Opponents argued the prior universal recommendation ensured at-risk infants wouldn’t be missed, noting screening of pregnant women is imperfect and infections can be transmitted through tiny amounts of blood in everyday exposures. Dr. Su Wang, an internist and hepatitis B researcher, said risk-based recommendations fail in practice because newborns cannot control who cares for them or whether adults around them know their hepatitis B status.
Supporters of the change contended that enhanced prenatal screening could identify mothers who need intervention and that shared decision-making with parents is appropriate. Those in favor also raised concerns about potential harms from administering hepatitis B vaccine to newborns—claims that public health authorities and most scientific evidence do not support.
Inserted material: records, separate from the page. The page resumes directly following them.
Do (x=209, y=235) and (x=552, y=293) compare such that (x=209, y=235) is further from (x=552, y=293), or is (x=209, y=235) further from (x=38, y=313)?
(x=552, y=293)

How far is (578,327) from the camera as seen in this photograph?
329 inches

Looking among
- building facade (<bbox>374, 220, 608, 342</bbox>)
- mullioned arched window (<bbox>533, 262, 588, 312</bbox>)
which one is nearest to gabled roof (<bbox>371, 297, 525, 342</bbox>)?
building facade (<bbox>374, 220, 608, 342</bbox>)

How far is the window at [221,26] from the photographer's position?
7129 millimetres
Some members and medical groups argued the decision reflects broader shifts under Secretary Kennedy, who has pushed to overhaul federal vaccination policy and has narrowed recommendations for other vaccines. Dr. Rochelle Walensky, a former CDC director, said the votes represented another “chisel” undermining the nation’s vaccine infrastructure.
The ACIP subgroup reviewing hepatitis B policy was led by Vicky Pebsworth, a nurse who serves on the board of the National Vaccine Information Center, an advocacy organization that questions vaccine safety. Pebsworth said stakeholders had pressured for the policy to be revisited.
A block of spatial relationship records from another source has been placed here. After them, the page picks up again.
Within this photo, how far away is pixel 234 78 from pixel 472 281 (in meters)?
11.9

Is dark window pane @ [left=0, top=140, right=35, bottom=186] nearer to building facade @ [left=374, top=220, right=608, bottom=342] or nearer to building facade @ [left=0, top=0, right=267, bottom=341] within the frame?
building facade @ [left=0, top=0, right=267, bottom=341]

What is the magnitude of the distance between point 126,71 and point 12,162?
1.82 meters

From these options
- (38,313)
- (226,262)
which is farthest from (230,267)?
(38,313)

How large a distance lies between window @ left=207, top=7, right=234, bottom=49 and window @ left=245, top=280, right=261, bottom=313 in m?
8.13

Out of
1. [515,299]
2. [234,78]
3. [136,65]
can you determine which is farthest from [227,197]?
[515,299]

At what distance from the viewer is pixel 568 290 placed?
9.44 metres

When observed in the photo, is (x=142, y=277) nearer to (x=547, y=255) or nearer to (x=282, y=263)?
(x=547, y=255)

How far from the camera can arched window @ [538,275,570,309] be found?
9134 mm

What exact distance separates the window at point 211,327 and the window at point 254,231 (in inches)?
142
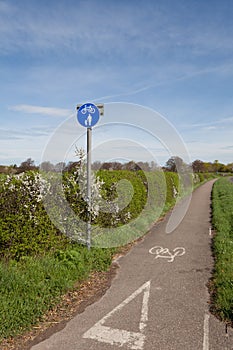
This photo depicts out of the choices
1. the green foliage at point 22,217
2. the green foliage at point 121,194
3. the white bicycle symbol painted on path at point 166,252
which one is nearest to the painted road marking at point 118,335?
the green foliage at point 22,217

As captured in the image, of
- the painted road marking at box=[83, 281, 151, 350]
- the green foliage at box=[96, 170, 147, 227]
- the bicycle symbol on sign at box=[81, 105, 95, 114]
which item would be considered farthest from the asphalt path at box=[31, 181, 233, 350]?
the bicycle symbol on sign at box=[81, 105, 95, 114]

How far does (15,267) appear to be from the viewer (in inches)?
191

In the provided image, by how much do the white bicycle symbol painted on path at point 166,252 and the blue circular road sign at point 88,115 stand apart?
11.4 ft

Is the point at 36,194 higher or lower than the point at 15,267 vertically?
higher

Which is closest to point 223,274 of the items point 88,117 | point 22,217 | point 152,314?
point 152,314

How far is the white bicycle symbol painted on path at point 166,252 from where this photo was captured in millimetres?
7062

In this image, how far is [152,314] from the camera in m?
4.21

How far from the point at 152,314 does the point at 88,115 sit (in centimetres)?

ACIP members also heard a lengthy presentation from attorney Aaron Siri, who specializes in vaccine litigation and has worked with Kennedy. Siri, who has no medical training, criticized the science behind the childhood vaccine schedule and called for post-licensure safety studies and an end to mandates. Several scientists who have been vocal vaccine defenders were invited but declined to present; Dr. Peter Hotez said he declined because he believes ACIP has shifted away from science and evidence-based medicine. Dr. Paul Offit said he was not explicitly invited and would have declined.
Representatives of professional medical groups at the meeting disputed the committee’s characterization that harms from the vaccine are unresolved. Dr. Flor Munoz of the Infectious Diseases Society of America asked how the committee could remove a “well established, successful and safe prevention strategy” when measures to identify at-risk infants are not fully in place. Dr. Natasha Bagdasarian, representing state and territorial health officials, warned that ambiguous language about shared decision-making creates a false impression of scientific uncertainty and could reduce uptake by signaling that a vaccine is controversial.
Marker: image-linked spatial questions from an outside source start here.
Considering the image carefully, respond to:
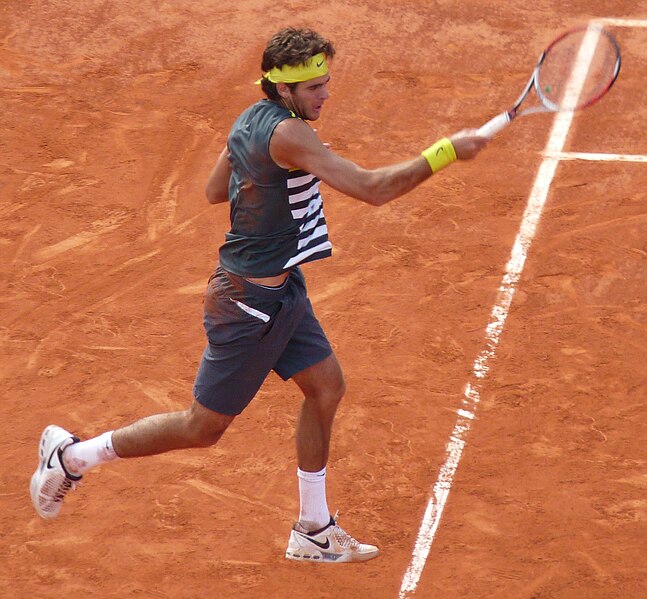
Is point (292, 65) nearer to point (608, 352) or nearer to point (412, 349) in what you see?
point (412, 349)

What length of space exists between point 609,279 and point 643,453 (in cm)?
182

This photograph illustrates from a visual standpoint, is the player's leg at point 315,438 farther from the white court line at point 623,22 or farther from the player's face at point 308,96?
the white court line at point 623,22

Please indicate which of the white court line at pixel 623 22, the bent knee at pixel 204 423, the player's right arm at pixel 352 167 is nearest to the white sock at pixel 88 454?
the bent knee at pixel 204 423

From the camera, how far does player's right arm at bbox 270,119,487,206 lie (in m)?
4.73

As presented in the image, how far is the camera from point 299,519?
5.74 metres

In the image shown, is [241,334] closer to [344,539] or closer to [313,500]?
[313,500]

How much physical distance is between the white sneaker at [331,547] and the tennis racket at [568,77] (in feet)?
7.10

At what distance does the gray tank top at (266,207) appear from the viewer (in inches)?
193

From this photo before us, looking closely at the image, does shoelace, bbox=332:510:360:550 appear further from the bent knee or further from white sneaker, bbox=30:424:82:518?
white sneaker, bbox=30:424:82:518

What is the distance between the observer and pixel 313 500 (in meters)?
5.65

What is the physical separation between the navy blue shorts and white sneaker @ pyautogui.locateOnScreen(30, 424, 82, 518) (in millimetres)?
833

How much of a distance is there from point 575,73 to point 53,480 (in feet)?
12.7

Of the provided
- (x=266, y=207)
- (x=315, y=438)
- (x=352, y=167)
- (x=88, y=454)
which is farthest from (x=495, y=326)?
(x=88, y=454)

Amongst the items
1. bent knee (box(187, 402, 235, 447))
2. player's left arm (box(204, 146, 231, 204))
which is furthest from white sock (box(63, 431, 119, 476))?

Officials said insurance coverage is not expected to change. Andrew Johnson, a policy analyst at the Centers for Medicare and Medicaid Services, said the vaccine would remain covered, including by Medicaid and the Children’s Health Insurance Program.
The immediate public health impact of the policy shift is uncertain. Public health experts urged families to consult their clinicians and professional medical organizations—such as the American Academy of Pediatrics and the American Medical Association—for science-based guidance on preventing disease.